The authors highlight the complex neurological and cardiopulmonary interactions with respect to partial pressure of arterial CO2 (PaCO2) and MAWP when pediatric CHD patients with single-ventricle physiology require mechanical ventilation. The study data demonstrated that tight control of PaCO2 and minimizing MAWP with the goal of early extubation may be beneficial in this population. A multidisciplinary team of pediatric critical care intensivists, cardiac intensivists and anesthesiologists, and pediatric neurosurgeons and neurologists are recommended to ensure the best possible outcomes.
患有单心室先天性心脏病(CHD)且具有格林(Glenn)和Fontan循环生理状态的儿科患者代表了一种独特的生理状态,需要通过手术将体循环静脉回流从 superior vena cava(格林分流术),然后从 inferior vena cava(Fontan手术)直接转流至肺动脉。由于这些患者中的许多人正在接受长期抗凝治疗,并且可能存在右向左分流、心律失常或淋巴系统疾病,这些因素使他们易于出血和/或凝血,他们有发生神经损伤的风险,需要进行气管插管和正压通气,而这会显著阻碍肺血流量和心输出量。本研究的目的是描述这些儿科患者在急性中枢神经系统(CNS)损伤后的复杂神经和心肺相互作用。

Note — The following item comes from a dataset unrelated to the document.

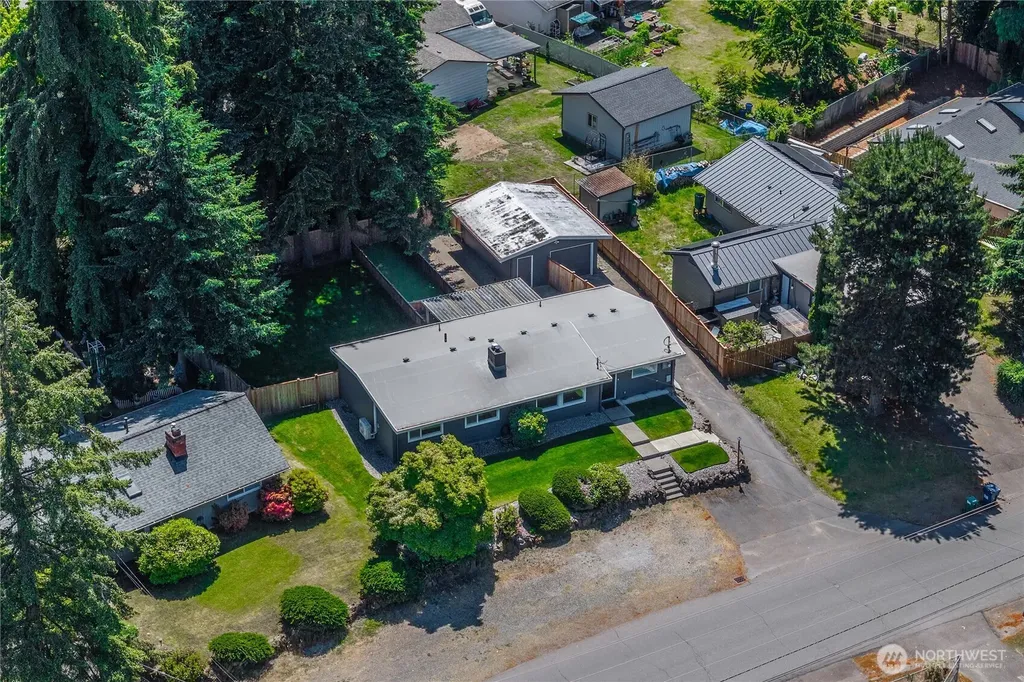 18326 Occidental Avenue S Burien WA 98148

作者回顾性分析了一家四级儿童医院收治的患有CHD且已姑息至双向格林(BDG)或Fontan循环并发生急性CNS损伤且接受了气管插管和机械通气的儿科患者的记录。纳入了2005年至2019年入院的患者。收集并分析了临床特征、手术结果、心血管和肺部数据以及颅内压数据。
9名儿科单心室患者符合研究纳入标准。所有患者均接受了BDG手术,大多数(78%)患者处于Fontan姑息术后状态。平均年龄为7.4岁(范围1.3 - 17.3岁)。在发生急性CNS损伤时,包括创伤性脑损伤、颅内出血和脑梗死,距最近一次心脏手术的中位时间间隔为3年(范围2周 - 11年)。在大多数患者的插管期间维持正常碳酸血症至轻度高碳酸血症不会导致神经功能恶化,并且与低碳酸血症时期相比,血流动力学状况更有利。低碳酸血症与不良血流动力学相关,但对于降低颅内高压是必要的。大多数患者采用低平均气道压(MAWP)进行管理,以尽量减少对前负荷和心输出量的影响。
作者强调了患有单心室生理状态的儿科CHD患者需要机械通气时,动脉血二氧化碳分压(PaCO2)和MAWP方面复杂的神经和心肺相互作用。研究数据表明,以早期拔管为目标严格控制PaCO2并尽量降低MAWP可能对该人群有益。建议由儿科重症监护专家、心脏重症专家和麻醉医生以及儿科神经外科医生和神经科医生组成的多学科团队来确保获得最佳结果。